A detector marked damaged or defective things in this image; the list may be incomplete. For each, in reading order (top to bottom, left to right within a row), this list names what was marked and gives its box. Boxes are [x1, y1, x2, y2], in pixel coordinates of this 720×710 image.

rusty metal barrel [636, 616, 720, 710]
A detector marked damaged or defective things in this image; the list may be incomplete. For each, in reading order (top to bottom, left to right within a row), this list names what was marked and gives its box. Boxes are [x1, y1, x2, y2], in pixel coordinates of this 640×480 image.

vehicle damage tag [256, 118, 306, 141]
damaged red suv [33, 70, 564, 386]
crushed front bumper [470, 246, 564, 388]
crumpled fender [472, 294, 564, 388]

-*-

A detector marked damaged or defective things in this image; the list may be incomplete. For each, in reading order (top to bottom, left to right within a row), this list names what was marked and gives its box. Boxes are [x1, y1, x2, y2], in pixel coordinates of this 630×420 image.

-*-

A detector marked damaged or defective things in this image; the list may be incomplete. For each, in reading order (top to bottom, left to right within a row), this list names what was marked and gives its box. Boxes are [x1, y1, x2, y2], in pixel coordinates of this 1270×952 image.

-*-

§ AIM OF THE TASK
Give the stretch from the line containing "this 720×710 image." through the line containing "crumpled fender [472, 294, 564, 388]" as a Markdown table with two columns, Row for a running number and Line for the line itself, leaving out blank lines.

§ FINAL RESULT
| Row | Line |
|---|---|
| 1 | A detector marked damaged or defective things in this image; the list may be incomplete. For each, in reading order (top to bottom, left to right within a row), this list names what was marked and gives its box. Boxes are [x1, y1, x2, y2], in pixel coordinates of this 720×710 image. |
| 2 | rusty metal barrel [636, 616, 720, 710] |
| 3 | A detector marked damaged or defective things in this image; the list may be incomplete. For each, in reading order (top to bottom, left to right within a row), this list names what was marked and gives its box. Boxes are [x1, y1, x2, y2], in pixel coordinates of this 640×480 image. |
| 4 | vehicle damage tag [256, 118, 306, 141] |
| 5 | damaged red suv [33, 70, 564, 386] |
| 6 | crushed front bumper [470, 246, 564, 388] |
| 7 | crumpled fender [472, 294, 564, 388] |